PSD‐95 is a negative regulator of the tyrosine kinase Src in the NMDA receptor complex

The tyrosine kinase Src upregulates the activity of the N ‐methyl‐ D ‐aspartate subtype of glutamate receptor (NMDAR) and tyrosine phosphorylation of this receptor is critical for induction of NMDAR‐dependent plasticity of synaptic transmission. A binding partner for Src within the NMDAR complex is the protein PSD‐95. Here we demonstrate an interaction of PSD‐95 with Src that does not require the well‐characterized domains of PSD‐95. Rather, we show binding to Src through a 12‐amino‐acid sequence in the N‐terminal region of PSD‐95, a region not previously known to participate in protein–protein interactions.
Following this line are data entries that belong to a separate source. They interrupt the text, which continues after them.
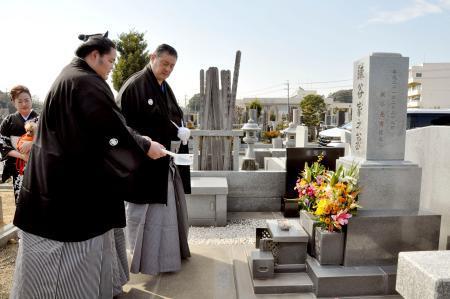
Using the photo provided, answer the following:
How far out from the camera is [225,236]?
4891mm

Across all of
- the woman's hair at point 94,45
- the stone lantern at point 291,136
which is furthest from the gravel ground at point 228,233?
the stone lantern at point 291,136

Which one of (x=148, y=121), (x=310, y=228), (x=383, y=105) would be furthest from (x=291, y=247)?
(x=148, y=121)

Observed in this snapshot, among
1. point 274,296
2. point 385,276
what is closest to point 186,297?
point 274,296

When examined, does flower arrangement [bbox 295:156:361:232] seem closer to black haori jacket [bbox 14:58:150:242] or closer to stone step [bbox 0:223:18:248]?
black haori jacket [bbox 14:58:150:242]

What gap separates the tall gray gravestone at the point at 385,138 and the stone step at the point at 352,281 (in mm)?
639

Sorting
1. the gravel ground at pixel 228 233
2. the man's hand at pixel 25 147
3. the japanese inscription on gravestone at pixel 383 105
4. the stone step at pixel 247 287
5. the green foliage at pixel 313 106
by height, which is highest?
the green foliage at pixel 313 106

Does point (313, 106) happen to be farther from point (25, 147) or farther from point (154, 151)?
point (154, 151)

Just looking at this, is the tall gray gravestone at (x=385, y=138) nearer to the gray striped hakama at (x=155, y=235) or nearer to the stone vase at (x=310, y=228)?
the stone vase at (x=310, y=228)

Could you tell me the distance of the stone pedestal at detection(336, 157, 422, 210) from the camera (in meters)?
3.23

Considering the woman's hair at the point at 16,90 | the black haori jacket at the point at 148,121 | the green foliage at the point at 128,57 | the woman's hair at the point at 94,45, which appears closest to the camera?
the woman's hair at the point at 94,45

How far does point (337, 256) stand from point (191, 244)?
199 centimetres

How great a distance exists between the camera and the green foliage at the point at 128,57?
21500 millimetres

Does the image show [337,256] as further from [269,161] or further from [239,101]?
[239,101]

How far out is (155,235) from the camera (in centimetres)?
323
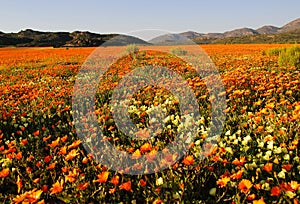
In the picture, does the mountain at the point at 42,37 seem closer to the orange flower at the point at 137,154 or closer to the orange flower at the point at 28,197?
the orange flower at the point at 137,154

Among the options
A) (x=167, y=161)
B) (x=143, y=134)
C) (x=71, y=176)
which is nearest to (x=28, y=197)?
(x=71, y=176)

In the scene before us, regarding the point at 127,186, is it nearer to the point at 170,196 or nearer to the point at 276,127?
the point at 170,196

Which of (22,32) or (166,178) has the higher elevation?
(22,32)

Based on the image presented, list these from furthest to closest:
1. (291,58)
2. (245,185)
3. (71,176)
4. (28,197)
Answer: (291,58)
(71,176)
(28,197)
(245,185)

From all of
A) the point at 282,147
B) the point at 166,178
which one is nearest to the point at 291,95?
the point at 282,147

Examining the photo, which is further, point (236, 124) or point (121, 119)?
point (121, 119)

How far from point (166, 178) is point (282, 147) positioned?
53.3 inches

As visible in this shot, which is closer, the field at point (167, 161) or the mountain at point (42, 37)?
the field at point (167, 161)

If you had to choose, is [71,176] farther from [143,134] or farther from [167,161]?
[143,134]

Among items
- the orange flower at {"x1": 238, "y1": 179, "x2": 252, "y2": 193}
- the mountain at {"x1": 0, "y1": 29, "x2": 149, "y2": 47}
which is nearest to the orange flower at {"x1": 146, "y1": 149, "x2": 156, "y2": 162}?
the orange flower at {"x1": 238, "y1": 179, "x2": 252, "y2": 193}

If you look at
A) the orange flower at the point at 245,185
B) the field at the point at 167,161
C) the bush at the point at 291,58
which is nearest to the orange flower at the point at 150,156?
the field at the point at 167,161

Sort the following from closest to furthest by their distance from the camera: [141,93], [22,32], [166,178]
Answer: [166,178] → [141,93] → [22,32]

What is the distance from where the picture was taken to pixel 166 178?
334 centimetres

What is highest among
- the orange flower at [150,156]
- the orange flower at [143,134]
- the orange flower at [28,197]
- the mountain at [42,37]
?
the mountain at [42,37]
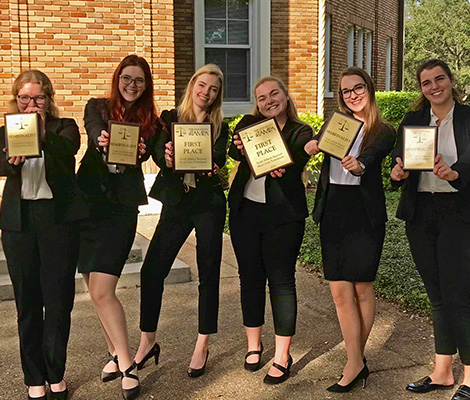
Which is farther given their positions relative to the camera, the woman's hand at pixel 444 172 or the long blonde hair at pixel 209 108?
the long blonde hair at pixel 209 108

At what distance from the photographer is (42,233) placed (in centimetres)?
358

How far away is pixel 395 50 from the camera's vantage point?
2086 cm

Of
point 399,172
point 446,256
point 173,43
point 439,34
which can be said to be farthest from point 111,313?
point 439,34

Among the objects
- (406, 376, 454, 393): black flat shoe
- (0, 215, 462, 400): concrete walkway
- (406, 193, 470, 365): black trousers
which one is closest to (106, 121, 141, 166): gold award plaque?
(0, 215, 462, 400): concrete walkway

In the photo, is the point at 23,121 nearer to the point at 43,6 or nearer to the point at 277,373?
the point at 277,373

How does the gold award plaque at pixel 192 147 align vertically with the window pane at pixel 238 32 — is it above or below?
below

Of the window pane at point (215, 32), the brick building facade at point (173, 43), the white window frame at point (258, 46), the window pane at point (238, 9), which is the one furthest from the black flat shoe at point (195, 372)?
the window pane at point (238, 9)

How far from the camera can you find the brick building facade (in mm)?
10156

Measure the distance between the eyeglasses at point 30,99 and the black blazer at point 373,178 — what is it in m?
1.56

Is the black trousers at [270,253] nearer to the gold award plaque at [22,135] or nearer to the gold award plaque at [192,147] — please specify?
the gold award plaque at [192,147]

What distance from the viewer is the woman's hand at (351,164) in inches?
142

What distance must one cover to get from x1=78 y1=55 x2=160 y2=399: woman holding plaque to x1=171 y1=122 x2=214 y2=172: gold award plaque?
0.65ft

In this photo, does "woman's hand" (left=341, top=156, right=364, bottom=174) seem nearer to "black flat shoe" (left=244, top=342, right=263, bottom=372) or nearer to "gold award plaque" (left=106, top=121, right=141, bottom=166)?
"gold award plaque" (left=106, top=121, right=141, bottom=166)

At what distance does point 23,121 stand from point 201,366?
1865 mm
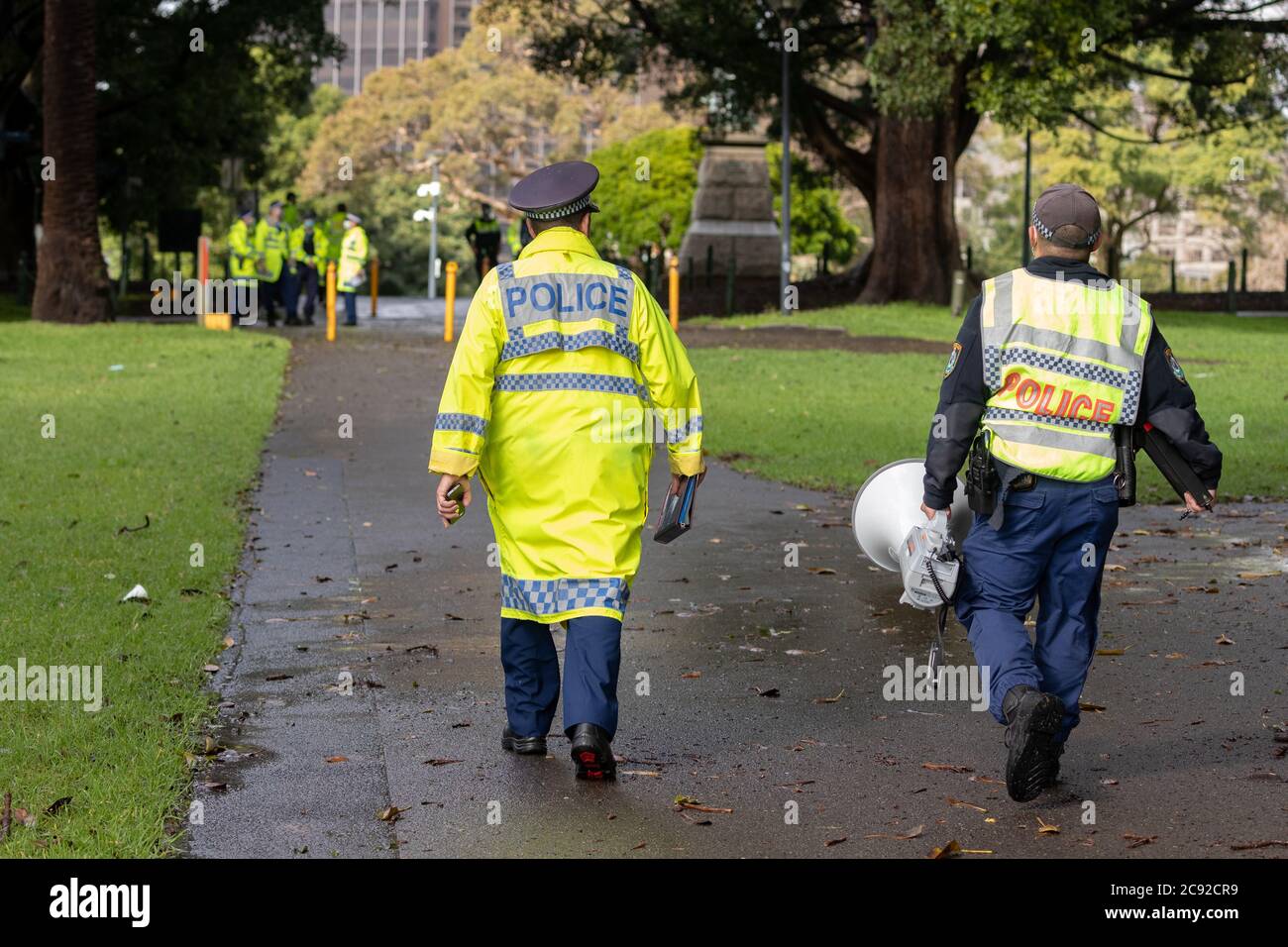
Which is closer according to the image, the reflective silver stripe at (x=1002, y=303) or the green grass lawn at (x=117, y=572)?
the green grass lawn at (x=117, y=572)

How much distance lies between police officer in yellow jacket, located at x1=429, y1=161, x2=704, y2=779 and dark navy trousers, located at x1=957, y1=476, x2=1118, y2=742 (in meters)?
1.05

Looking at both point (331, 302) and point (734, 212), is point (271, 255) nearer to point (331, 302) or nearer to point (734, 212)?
point (331, 302)

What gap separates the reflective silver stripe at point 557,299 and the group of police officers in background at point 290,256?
20413mm

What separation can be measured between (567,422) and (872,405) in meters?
11.7

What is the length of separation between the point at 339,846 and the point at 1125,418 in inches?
99.9

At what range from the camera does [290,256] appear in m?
26.9

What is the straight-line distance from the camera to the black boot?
524 centimetres

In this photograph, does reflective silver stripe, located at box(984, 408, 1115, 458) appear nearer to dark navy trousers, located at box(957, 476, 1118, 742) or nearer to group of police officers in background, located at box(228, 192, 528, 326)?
dark navy trousers, located at box(957, 476, 1118, 742)

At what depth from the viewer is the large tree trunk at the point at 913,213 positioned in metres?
31.3

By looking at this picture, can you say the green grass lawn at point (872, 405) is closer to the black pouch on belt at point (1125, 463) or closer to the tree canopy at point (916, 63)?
the tree canopy at point (916, 63)

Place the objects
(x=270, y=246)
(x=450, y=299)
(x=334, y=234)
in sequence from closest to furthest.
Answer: (x=450, y=299) < (x=270, y=246) < (x=334, y=234)

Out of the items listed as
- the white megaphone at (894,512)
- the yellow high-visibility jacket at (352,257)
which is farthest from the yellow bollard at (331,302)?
the white megaphone at (894,512)

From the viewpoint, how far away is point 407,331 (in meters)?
26.8

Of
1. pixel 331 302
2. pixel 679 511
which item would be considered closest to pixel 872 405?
pixel 331 302
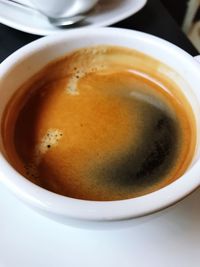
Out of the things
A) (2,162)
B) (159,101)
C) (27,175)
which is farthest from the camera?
(159,101)

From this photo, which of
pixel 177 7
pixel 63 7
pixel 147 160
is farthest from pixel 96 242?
pixel 177 7

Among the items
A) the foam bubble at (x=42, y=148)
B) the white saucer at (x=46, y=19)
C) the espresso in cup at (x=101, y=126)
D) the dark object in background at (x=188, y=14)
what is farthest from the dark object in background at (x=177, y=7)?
the foam bubble at (x=42, y=148)

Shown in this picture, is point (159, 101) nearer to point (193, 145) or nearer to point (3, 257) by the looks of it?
point (193, 145)

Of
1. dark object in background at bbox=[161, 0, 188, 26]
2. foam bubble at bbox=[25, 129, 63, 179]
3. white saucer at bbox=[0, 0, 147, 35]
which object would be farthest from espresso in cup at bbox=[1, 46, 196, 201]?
dark object in background at bbox=[161, 0, 188, 26]

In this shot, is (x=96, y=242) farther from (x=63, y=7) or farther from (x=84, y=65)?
(x=63, y=7)

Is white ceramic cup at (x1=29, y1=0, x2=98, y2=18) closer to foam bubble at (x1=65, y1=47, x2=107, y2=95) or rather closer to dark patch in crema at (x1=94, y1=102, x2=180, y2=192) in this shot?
foam bubble at (x1=65, y1=47, x2=107, y2=95)

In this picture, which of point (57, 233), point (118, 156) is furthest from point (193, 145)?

This region interacts directly with the Src SH2 domain. Contrary to typical SH2 domain binding, the PSD‐95–Src SH2 domain interaction is phosphotyrosine‐independent. Binding of the Src‐interacting region of PSD‐95 inhibits Src kinase activity and reduces NMDAR phosphorylation. Intracellularly administering a peptide matching the Src SH2 domain‐interacting region of PSD‐95 depresses NMDAR currents in cultured neurons and inhibits induction of long‐term potentiation in hippocampus. Thus, the PSD‐95–Src SH2 domain interaction suppresses Src‐mediated NMDAR upregulation, a finding that may be of broad importance for synaptic transmission and plasticity.